#### [PROBLEM TO WORK ON]
List all lines in the material below that contain "Madoqua".

#### [DATA IN THIS EXERCISE]
■ ■ ■ ■ ■ ■ ■

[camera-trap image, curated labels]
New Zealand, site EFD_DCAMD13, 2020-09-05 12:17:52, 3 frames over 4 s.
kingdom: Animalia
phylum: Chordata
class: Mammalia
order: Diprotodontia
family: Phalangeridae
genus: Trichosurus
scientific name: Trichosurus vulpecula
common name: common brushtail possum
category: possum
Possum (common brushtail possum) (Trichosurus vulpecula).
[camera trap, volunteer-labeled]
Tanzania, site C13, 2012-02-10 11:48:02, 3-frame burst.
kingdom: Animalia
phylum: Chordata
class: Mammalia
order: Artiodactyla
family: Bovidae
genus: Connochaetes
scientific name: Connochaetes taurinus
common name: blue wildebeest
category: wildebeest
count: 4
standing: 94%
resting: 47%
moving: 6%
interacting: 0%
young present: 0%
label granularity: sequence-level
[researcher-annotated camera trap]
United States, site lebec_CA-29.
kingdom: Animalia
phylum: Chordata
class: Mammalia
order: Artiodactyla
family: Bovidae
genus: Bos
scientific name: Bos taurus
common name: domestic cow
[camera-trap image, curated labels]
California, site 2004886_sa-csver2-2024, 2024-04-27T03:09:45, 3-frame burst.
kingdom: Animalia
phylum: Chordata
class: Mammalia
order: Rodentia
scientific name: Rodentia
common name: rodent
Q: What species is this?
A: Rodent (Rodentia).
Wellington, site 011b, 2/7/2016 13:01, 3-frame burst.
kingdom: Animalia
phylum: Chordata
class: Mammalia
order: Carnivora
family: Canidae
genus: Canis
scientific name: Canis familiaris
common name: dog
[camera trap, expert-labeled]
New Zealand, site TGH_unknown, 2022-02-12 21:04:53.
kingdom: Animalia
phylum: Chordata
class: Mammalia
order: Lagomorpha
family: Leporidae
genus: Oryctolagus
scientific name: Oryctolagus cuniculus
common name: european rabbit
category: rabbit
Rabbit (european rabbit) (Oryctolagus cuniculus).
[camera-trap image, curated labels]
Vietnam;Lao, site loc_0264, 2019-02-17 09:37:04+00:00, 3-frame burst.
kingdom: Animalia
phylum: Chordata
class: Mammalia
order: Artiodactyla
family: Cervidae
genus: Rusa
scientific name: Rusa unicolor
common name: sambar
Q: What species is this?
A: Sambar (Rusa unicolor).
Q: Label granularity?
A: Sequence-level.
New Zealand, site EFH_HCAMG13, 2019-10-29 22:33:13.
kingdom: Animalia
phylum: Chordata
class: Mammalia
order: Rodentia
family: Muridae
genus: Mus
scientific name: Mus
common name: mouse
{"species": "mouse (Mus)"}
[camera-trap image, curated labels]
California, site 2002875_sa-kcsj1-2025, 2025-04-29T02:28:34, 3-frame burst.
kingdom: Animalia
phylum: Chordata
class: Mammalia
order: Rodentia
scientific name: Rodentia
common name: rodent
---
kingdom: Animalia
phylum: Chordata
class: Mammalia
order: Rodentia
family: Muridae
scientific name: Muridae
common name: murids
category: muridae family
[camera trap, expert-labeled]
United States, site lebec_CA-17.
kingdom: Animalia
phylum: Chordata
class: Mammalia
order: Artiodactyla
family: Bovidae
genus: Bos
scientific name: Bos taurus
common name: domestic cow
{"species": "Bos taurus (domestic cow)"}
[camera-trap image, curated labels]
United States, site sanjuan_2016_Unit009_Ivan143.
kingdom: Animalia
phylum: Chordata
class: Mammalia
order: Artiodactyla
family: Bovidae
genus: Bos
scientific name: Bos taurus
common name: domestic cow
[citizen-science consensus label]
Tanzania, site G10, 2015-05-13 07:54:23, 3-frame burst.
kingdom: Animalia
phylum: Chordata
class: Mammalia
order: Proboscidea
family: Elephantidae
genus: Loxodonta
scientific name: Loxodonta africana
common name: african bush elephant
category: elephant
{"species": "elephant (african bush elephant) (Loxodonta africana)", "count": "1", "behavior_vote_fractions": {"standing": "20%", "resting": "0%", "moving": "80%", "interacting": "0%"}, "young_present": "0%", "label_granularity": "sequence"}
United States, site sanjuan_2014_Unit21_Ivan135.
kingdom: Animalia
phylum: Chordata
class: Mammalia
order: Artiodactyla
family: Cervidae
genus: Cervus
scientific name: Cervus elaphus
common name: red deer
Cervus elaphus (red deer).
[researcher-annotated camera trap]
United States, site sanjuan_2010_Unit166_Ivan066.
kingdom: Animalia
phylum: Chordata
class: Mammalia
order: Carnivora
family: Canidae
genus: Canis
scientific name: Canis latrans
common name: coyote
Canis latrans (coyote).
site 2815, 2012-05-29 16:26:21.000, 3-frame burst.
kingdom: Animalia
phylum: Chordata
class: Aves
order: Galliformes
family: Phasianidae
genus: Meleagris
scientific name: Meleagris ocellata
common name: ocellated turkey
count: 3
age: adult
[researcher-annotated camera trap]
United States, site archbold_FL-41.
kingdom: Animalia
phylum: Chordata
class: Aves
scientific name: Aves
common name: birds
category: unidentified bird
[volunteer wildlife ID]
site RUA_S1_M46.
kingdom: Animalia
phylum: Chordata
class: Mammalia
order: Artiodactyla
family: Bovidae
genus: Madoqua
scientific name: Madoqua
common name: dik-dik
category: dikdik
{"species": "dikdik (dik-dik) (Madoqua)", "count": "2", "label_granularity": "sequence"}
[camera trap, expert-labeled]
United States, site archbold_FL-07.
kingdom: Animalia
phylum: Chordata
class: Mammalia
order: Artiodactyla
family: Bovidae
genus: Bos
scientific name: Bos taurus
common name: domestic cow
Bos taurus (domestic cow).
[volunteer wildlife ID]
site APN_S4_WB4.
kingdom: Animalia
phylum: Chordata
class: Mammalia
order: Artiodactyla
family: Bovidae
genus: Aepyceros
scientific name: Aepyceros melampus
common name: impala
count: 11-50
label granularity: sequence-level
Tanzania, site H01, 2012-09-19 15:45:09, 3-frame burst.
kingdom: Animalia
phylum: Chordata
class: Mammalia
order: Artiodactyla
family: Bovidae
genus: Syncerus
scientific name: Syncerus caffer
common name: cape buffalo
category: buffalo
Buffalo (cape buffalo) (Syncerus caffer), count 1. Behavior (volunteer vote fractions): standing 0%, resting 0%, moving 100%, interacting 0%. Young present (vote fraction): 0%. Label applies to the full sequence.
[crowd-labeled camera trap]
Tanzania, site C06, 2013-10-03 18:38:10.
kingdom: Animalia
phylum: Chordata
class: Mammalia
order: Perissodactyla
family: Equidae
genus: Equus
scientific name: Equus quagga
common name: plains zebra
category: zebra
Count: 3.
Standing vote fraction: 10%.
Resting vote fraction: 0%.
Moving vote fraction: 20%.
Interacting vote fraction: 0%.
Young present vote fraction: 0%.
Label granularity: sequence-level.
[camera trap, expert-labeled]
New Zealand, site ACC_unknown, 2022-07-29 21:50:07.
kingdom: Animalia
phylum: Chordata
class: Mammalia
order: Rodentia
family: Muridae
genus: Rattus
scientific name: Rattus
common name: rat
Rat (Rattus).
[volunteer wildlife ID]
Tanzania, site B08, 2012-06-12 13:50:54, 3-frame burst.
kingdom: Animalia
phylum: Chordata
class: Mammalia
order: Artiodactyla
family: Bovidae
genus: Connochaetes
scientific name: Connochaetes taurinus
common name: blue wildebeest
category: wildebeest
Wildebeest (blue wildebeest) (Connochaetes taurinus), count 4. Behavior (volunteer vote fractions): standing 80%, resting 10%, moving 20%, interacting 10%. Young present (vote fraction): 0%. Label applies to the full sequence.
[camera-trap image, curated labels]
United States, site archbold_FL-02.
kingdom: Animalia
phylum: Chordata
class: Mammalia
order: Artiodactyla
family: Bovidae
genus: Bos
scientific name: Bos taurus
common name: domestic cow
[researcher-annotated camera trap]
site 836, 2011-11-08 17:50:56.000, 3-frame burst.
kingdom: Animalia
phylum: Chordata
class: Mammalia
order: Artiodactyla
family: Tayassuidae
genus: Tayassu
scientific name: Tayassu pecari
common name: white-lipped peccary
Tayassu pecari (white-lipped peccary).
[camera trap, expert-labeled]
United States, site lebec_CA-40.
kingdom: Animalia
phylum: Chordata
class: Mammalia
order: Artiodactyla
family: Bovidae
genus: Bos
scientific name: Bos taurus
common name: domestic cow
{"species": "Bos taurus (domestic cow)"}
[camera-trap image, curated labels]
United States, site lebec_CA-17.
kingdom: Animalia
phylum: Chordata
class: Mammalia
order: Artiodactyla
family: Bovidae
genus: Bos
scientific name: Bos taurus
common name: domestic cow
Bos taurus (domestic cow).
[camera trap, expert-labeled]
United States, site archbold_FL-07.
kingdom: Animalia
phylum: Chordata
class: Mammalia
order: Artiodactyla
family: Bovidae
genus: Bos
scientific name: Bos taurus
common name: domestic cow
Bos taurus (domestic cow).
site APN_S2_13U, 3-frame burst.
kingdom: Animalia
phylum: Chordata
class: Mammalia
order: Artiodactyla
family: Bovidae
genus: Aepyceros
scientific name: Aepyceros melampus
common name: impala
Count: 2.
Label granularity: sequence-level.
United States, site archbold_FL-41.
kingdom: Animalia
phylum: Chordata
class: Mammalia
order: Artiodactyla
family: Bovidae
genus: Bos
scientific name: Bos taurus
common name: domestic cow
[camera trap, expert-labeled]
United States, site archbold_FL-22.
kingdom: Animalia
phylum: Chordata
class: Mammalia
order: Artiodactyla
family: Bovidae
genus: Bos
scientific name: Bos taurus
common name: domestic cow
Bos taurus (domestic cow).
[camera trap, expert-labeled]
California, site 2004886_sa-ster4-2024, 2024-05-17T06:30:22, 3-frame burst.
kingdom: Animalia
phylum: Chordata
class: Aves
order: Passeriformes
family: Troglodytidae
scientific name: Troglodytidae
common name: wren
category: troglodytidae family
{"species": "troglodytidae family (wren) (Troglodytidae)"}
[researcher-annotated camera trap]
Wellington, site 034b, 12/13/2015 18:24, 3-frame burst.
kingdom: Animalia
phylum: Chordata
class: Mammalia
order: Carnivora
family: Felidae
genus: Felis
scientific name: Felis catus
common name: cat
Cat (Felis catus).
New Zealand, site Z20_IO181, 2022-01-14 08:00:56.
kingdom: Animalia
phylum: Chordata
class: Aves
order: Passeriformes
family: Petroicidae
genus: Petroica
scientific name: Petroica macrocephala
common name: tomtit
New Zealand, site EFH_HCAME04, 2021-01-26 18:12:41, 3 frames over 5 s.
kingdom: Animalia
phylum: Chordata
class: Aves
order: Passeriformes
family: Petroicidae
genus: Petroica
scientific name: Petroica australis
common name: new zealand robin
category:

■ ■ ■ ■ ■ ■ ■

#### [PROBLEM SOLUTION]
genus: Madoqua
scientific name: Madoqua
{"species": "dikdik (dik-dik) (Madoqua)", "count": "2", "label_granularity": "sequence"}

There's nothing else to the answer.